Una sera, però, incappando alla TV in una delle millemila premiazioni dei David di Donatello alle quali Elio ha partecipato, l’ho osservato: era tranquillo, troppo tranquillo. Se ne stava lì, incredibilmente a suo agio, in platea con uno smoking perfetto a ringraziare tutti e a sganzarsela con i grandi lupi mann.… very important cinema’s people. Allora ho cominciato a sospettare: anche lui era un mutante e per tutto questo tempo ci aveva presi in giro fingendosi uno di noi?
Poi è arrivato il Giovane Favoloso, l’ho visto, ho quasi vomitato e ci ho messo un crocione sopra: Elio era andato, volato coi germani.
Ora che abbiamo chiarito il mio contrastato rapporto con Elio Germano e pregando che non mi venga a sbranare stanotte, possiamo parlare di questo film liberi da incresciosi segreti ed oscure omissioni che avreste comunque scoperto prima o poi incontrandomi ubriaca.
Ok ragazzi, vi giuro che tra pochissimo parleremo della Storia Delle Giovani Rose una volta per tutte, ma la verità è che non vi ho ancora detto tutto su me ed Elio. Pensavo di non dover arrivare a questo, ma mi rendo conto che ormai sono dentro all’affaire Elio fino al collo e ho l’obbligo morale di fare chiarezza.
Un giorno mio fratello è tornato a casa dicendo che la sera prima aveva bevuto una birra con Elio Germano: mia mamma è quasi svenuta. Come avrebbe fatto qualsiasi cine spettatore italico, si è letteralmente esaltata: ha iniziato a fare domande: Com’è Elio? È simpatico? Quanto è alto? Gliel’hai offerta una birra? Ti ha ringraziato? Ero sicura che fosse una persona educata. Lo definiresti un rosso o un castano? È una persona molto alla mano, non è vero?
Era contentissima: questa storia che suo figlio ha bevuto una birra con Elio Germano l’ha resa davvero fiera, ma quello che non sa è che ci sono almeno altre cento persone pronte a giurare di aver bevuto una birra con Elio. Ora vi spiego.
La storia della birra si è svolta diversi anni fa in una sala concerti ed Elio non era lì in veste di Elio ma in veste di bestia rara, ovvero componente della sua band rap.
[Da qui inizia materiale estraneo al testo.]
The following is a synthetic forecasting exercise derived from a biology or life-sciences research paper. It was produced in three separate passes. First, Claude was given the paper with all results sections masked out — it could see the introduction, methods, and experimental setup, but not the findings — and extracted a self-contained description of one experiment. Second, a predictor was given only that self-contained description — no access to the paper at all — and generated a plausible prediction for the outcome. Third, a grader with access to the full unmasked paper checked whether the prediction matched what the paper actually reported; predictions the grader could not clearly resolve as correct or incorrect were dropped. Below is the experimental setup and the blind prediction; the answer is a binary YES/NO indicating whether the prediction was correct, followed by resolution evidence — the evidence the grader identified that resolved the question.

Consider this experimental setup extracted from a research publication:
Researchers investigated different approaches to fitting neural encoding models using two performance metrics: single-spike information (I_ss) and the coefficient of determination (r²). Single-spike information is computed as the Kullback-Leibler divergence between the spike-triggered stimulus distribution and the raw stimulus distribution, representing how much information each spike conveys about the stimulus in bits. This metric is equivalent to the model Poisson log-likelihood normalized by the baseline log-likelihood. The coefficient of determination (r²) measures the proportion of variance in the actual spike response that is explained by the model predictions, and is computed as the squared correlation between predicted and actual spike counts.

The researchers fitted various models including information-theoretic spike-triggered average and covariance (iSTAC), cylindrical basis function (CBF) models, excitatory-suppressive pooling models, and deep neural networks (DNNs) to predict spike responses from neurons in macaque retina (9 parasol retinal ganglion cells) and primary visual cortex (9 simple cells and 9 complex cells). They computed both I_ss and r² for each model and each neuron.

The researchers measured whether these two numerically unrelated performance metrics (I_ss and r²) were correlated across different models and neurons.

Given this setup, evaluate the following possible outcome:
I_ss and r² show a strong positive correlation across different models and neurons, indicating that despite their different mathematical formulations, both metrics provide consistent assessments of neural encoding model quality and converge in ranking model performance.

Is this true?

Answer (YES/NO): YES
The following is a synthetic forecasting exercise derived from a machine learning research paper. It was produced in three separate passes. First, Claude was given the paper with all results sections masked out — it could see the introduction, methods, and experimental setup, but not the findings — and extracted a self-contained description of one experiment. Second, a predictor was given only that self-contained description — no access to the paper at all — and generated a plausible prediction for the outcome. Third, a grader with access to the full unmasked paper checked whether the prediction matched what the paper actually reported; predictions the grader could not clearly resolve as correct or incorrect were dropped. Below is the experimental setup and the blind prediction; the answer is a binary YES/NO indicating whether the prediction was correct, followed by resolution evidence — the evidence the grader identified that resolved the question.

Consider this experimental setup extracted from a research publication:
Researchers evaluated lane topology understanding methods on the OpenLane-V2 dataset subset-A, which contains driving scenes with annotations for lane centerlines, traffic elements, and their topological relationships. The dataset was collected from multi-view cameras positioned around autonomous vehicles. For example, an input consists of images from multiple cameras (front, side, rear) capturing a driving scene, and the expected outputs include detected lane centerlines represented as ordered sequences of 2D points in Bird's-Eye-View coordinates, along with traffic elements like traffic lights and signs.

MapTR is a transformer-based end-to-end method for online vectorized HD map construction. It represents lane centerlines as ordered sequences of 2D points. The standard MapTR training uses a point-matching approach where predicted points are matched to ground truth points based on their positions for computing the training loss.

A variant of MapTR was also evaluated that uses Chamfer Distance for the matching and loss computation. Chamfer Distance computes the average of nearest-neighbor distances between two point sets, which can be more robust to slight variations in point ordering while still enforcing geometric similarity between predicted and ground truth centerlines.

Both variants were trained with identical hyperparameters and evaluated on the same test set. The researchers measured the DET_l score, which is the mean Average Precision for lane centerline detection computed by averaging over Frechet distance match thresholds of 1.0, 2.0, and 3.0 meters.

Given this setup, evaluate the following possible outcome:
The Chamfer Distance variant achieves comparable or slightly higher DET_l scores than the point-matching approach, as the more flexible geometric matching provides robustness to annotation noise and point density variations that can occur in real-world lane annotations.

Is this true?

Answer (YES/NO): NO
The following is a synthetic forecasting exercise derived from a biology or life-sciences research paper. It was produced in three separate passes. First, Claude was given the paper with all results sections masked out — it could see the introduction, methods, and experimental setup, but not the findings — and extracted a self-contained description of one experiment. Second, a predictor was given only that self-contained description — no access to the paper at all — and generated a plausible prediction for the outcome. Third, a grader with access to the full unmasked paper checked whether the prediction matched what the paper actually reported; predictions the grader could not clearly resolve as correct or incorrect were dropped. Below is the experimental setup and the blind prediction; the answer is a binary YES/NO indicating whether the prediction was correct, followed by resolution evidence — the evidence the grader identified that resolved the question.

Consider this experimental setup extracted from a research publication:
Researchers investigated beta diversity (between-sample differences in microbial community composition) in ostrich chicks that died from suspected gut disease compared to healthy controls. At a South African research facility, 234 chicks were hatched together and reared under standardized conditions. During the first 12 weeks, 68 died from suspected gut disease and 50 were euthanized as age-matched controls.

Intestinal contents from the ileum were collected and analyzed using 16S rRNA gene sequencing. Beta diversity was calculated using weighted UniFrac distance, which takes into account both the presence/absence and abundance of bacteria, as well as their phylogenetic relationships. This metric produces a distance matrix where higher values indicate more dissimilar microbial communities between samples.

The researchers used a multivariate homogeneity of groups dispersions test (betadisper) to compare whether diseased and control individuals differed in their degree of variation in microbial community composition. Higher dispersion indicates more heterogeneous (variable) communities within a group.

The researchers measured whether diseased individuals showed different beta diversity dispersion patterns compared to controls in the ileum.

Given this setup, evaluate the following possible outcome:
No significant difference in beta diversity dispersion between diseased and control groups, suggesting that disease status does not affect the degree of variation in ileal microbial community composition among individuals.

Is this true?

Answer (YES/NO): YES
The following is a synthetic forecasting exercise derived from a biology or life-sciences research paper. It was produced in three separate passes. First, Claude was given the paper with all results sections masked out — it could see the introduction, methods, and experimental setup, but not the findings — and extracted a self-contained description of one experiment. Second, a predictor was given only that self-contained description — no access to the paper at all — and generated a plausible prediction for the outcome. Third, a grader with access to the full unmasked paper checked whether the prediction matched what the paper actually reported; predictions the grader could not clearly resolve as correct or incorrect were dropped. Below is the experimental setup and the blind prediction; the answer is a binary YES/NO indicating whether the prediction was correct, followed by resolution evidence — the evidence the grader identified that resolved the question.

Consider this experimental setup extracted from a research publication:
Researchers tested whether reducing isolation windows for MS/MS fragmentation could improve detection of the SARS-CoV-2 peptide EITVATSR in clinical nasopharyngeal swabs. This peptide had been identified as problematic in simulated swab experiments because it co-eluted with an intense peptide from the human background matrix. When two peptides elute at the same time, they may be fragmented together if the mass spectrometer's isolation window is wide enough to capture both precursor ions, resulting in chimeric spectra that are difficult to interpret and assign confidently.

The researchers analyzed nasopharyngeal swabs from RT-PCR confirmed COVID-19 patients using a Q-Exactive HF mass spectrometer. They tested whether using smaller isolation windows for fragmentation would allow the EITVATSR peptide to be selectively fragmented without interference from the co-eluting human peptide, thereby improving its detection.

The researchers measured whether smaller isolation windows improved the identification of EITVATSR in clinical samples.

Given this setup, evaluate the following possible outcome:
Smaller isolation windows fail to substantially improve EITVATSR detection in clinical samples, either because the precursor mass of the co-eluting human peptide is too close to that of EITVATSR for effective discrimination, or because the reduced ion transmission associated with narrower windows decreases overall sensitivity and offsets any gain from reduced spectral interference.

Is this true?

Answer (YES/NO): YES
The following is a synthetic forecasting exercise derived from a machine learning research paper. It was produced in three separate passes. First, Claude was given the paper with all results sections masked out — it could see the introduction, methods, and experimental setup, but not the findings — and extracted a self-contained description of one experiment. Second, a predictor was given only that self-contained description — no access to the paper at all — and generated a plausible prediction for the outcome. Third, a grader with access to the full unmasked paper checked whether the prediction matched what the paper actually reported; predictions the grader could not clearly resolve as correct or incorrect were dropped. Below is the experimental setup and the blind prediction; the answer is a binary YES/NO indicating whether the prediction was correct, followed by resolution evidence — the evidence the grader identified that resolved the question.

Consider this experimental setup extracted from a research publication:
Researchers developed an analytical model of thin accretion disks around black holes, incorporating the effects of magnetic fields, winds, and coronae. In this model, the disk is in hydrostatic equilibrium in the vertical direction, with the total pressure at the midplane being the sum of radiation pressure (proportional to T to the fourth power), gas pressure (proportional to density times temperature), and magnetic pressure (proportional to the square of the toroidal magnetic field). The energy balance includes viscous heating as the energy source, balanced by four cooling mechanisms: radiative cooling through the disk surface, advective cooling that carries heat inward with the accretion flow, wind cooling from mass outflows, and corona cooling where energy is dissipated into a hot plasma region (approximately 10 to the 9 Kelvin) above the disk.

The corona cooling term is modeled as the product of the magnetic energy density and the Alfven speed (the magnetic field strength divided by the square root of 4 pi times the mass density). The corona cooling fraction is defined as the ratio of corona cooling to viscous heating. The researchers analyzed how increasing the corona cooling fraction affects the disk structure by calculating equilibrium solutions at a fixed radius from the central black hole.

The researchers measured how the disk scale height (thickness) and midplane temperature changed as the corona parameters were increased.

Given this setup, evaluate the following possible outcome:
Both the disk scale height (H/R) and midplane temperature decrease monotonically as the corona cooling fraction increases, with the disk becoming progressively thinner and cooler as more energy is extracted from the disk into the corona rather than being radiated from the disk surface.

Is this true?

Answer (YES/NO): NO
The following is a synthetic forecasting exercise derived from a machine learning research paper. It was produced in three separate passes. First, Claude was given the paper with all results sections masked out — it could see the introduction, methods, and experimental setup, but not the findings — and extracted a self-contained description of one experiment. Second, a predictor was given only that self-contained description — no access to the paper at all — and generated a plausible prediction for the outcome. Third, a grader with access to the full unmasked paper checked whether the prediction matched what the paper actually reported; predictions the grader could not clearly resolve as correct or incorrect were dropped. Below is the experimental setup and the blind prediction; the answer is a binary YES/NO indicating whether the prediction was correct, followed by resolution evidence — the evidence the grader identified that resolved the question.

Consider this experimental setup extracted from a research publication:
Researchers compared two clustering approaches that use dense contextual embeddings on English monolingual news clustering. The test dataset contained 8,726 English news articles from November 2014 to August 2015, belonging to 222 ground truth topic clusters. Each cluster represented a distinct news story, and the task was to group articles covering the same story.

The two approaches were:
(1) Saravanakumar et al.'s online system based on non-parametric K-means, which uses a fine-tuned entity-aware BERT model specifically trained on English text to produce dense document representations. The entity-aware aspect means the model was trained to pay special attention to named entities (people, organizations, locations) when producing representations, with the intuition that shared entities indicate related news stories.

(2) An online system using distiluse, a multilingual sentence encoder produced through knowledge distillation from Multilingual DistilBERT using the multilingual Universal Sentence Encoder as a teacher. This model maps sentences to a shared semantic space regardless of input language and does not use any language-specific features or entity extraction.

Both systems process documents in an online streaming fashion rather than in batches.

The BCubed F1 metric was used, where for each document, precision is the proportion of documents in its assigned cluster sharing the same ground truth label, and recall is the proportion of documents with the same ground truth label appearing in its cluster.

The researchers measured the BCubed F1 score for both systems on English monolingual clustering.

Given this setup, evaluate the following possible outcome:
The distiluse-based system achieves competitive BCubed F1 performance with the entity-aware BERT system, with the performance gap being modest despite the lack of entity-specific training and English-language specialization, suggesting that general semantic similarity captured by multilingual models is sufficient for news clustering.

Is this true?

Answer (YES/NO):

Tralasciando il fatto che sin da subito ho sospettato che la sua posizione lo obbligasse a essere gentile, la leggenda di Elio alla sala concerti si è propagata e ingigantita nel tempo sino ad oggi.
Innanzitutto: Elio è stato lì per ventiquattrore ma tutti sostengono di aver bevuto con lui. Secondo i miei calcoli Elio avrebbe dovuto fare una maratona di shot di qualsiasi cosa parlando alla velocità della luce per poi accasciarsi ubriaco e vomitante non appena salito sul palco invece, a quanto pare, ha pure cantato. Tra l’altro, nutro il vivo sospetto che Elio non abbia bevuto nessuna birra, per il semplice fatto che beve solo Veuve Cliquot.
Poi c’è un’altra questione. Diciamo che questa sala concerti ha anche una sala cinema, che io frequento. Un po’ di tempo fa venne fuori l’idea di invitare dei cine-personaggi noti (cuccioli di lupo mannaro) a parlarci di loro, siccome tutti consideravano Elio un loro amico un loro amico carissimo per via di quella famosa birra che avevano bevuto insieme, dopo due minuti Elio era in cima alla lista.
Esaltazione generale! Effluvio di elogi! Cynar per tutti! Applausi! Brindisi! Poi qualcuno ha chiesto: ok ragazzi, chi lo chiama? Nessuno aveva il numero.
Elio: chi sei veramente? Ti va se ci prendiamo una birra? Va bene anche una bottiglia di Veuve Cliquot.